### DATA TO USE ###
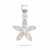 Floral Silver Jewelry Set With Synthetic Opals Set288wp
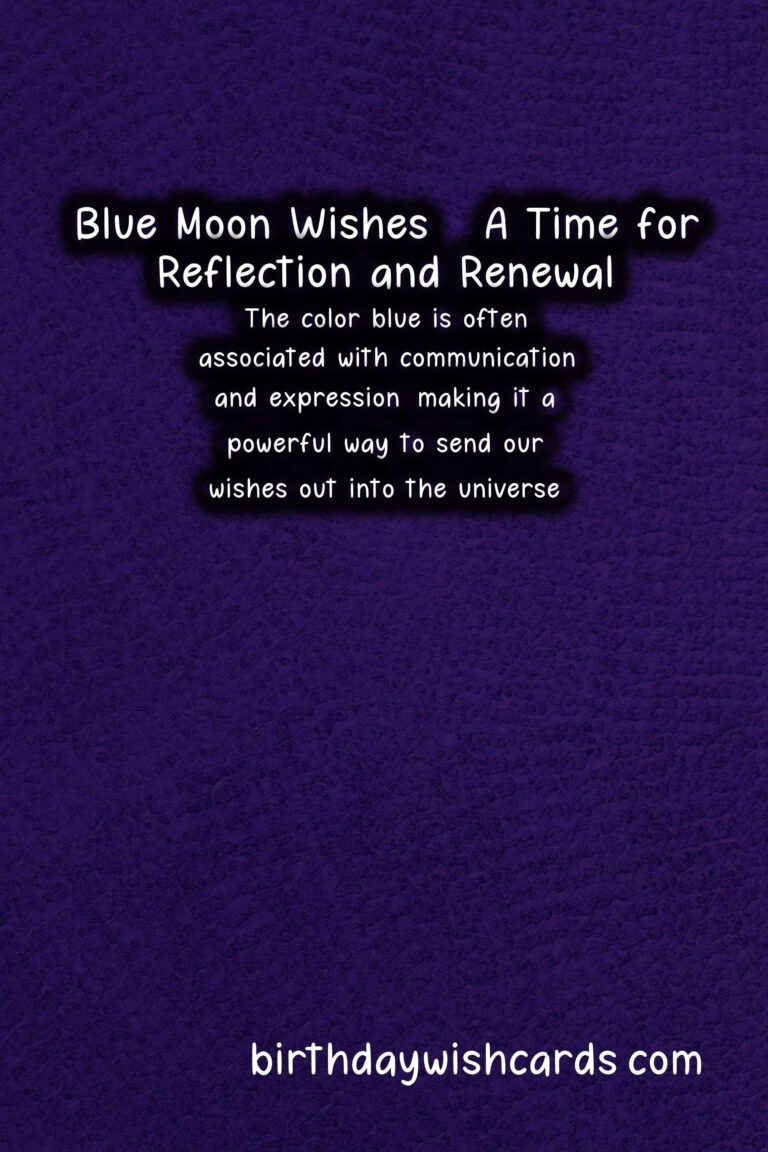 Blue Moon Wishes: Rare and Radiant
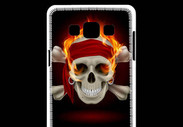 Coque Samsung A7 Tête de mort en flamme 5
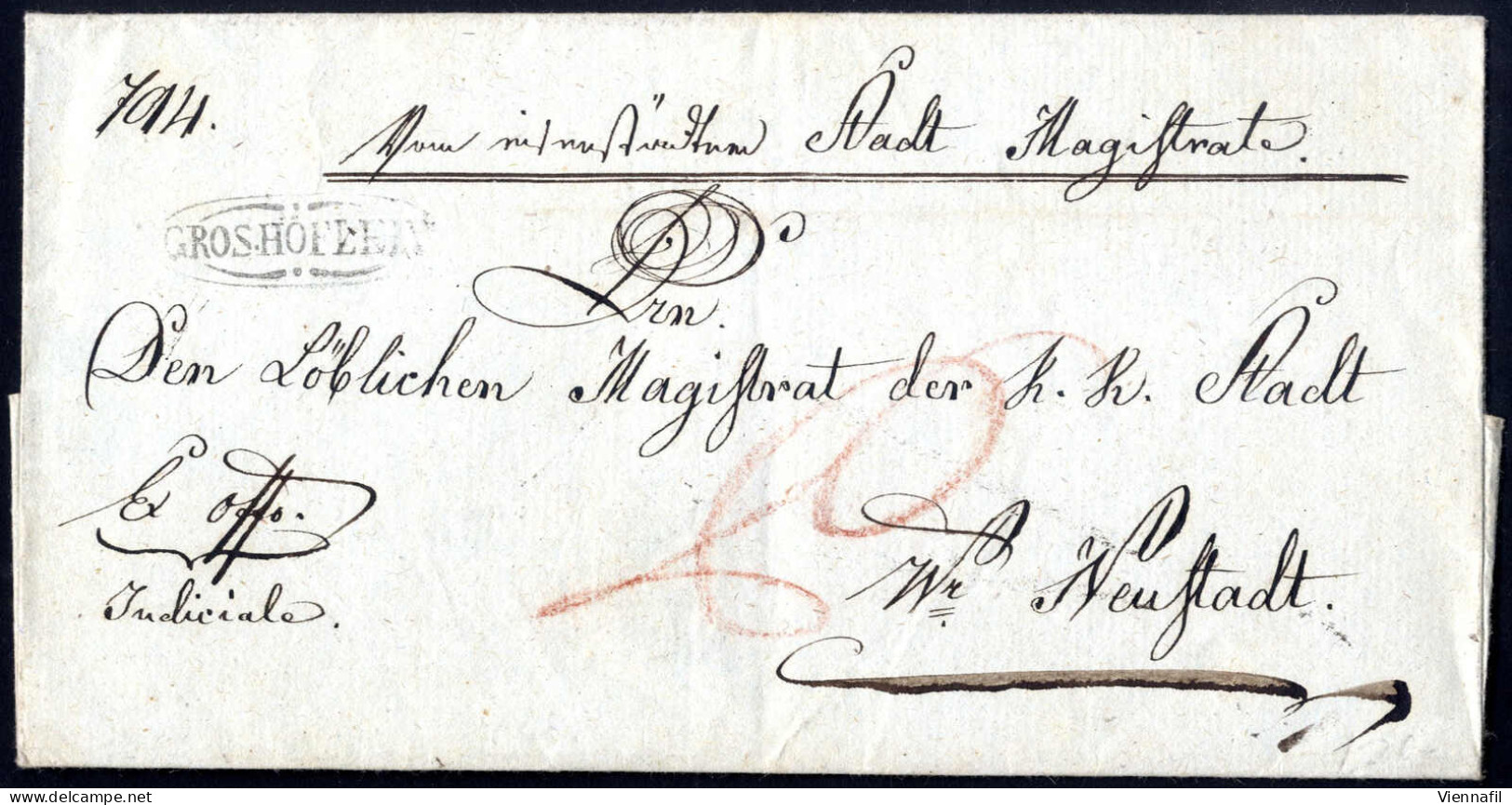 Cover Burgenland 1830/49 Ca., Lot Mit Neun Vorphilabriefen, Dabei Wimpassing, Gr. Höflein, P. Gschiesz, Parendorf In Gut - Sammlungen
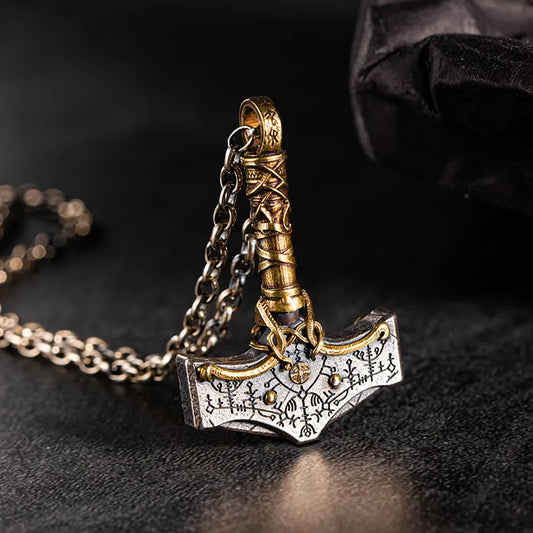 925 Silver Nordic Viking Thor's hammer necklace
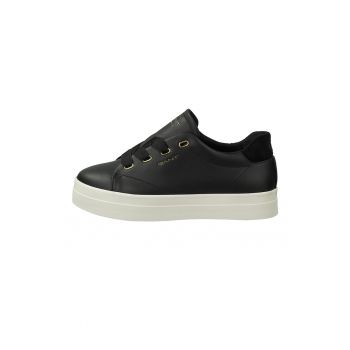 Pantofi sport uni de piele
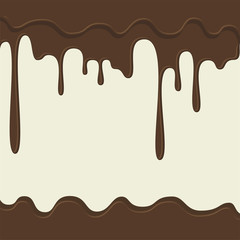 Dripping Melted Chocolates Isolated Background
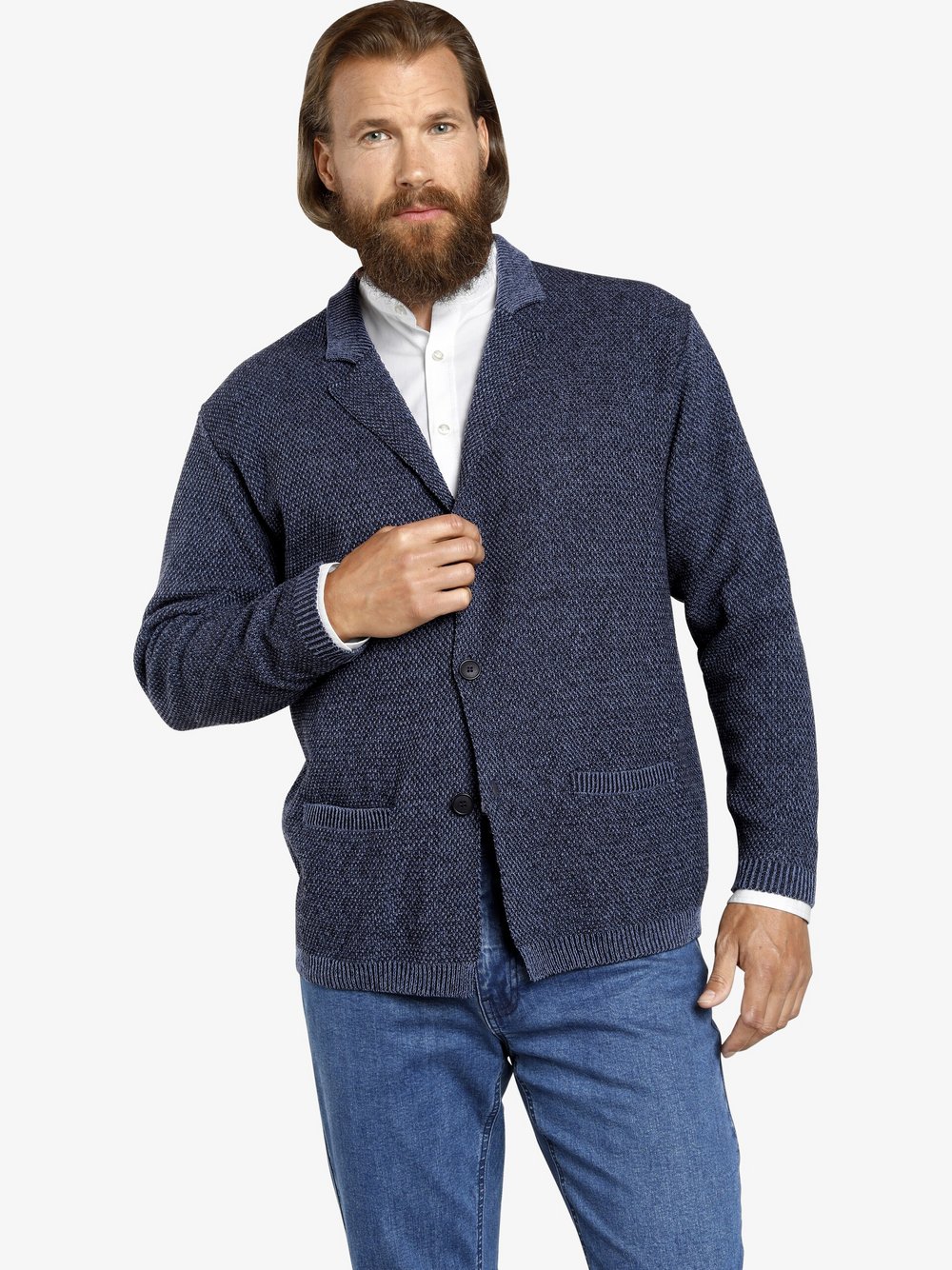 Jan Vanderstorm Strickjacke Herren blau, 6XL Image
###
> **BRIEF**: Extract the text of every line in the data above without changing a character, and leave the pictures out of your answer.

> **ANSWER BELOW**:
 Floral Silver Jewelry Set With Synthetic Opals Set288wp
 Blue Moon Wishes: Rare and Radiant
 Coque Samsung A7 Tête de mort en flamme 5
 Cover Burgenland 1830/49 Ca., Lot Mit Neun Vorphilabriefen, Dabei Wimpassing, Gr. Höflein, P. Gschiesz, Parendorf In Gut - Sammlungen
 925 Silver Nordic Viking Thor's hammer necklace
 Pantofi sport uni de piele
 Dripping Melted Chocolates Isolated Background
 Jan Vanderstorm Strickjacke Herren blau, 6XL Image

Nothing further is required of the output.